Return every line of the material below unchanged, leaving out the pictures.

◆ **INPUT MATERIAL**:
>>

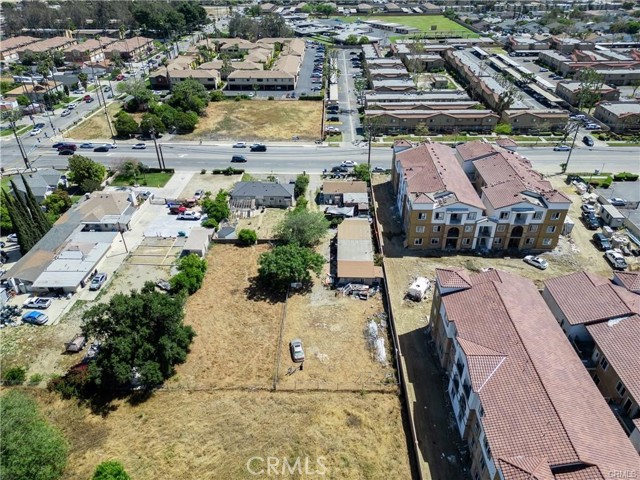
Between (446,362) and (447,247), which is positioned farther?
(447,247)

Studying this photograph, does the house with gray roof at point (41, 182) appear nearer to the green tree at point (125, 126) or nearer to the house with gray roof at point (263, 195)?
the green tree at point (125, 126)

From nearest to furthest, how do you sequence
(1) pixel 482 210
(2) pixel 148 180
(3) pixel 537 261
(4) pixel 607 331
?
1. (4) pixel 607 331
2. (1) pixel 482 210
3. (3) pixel 537 261
4. (2) pixel 148 180

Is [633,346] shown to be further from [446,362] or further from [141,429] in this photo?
[141,429]

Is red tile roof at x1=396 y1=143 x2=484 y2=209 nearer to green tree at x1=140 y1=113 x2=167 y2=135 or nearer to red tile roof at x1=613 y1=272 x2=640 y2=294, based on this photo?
red tile roof at x1=613 y1=272 x2=640 y2=294

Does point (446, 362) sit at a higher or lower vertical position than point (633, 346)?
lower

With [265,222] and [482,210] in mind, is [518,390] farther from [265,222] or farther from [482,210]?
[265,222]

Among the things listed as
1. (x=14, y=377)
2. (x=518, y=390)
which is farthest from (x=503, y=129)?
(x=14, y=377)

<<

◆ **ANSWER FOR THE TASK**:
Between (446,362) and (447,247), which is positioned farther?
(447,247)

Studying this photograph, does the house with gray roof at point (41, 182) appear nearer to the green tree at point (125, 126) or nearer to the house with gray roof at point (263, 195)?
the green tree at point (125, 126)

From nearest to furthest, how do you sequence
(1) pixel 482 210
(2) pixel 148 180
(3) pixel 537 261
(4) pixel 607 331
?
1. (4) pixel 607 331
2. (1) pixel 482 210
3. (3) pixel 537 261
4. (2) pixel 148 180

Is [633,346] shown to be further from [446,362] or further from [141,429] in this photo?
[141,429]

Is red tile roof at x1=396 y1=143 x2=484 y2=209 nearer to green tree at x1=140 y1=113 x2=167 y2=135 or nearer to red tile roof at x1=613 y1=272 x2=640 y2=294, based on this photo?
red tile roof at x1=613 y1=272 x2=640 y2=294

Does point (446, 362) sit at a higher or lower vertical position than point (633, 346)?
lower

With [265,222] and [482,210] in mind, is [518,390] farther from [265,222] or farther from [482,210]?
[265,222]

Among the things listed as
1. (x=14, y=377)
2. (x=518, y=390)
which is farthest from (x=503, y=129)?
(x=14, y=377)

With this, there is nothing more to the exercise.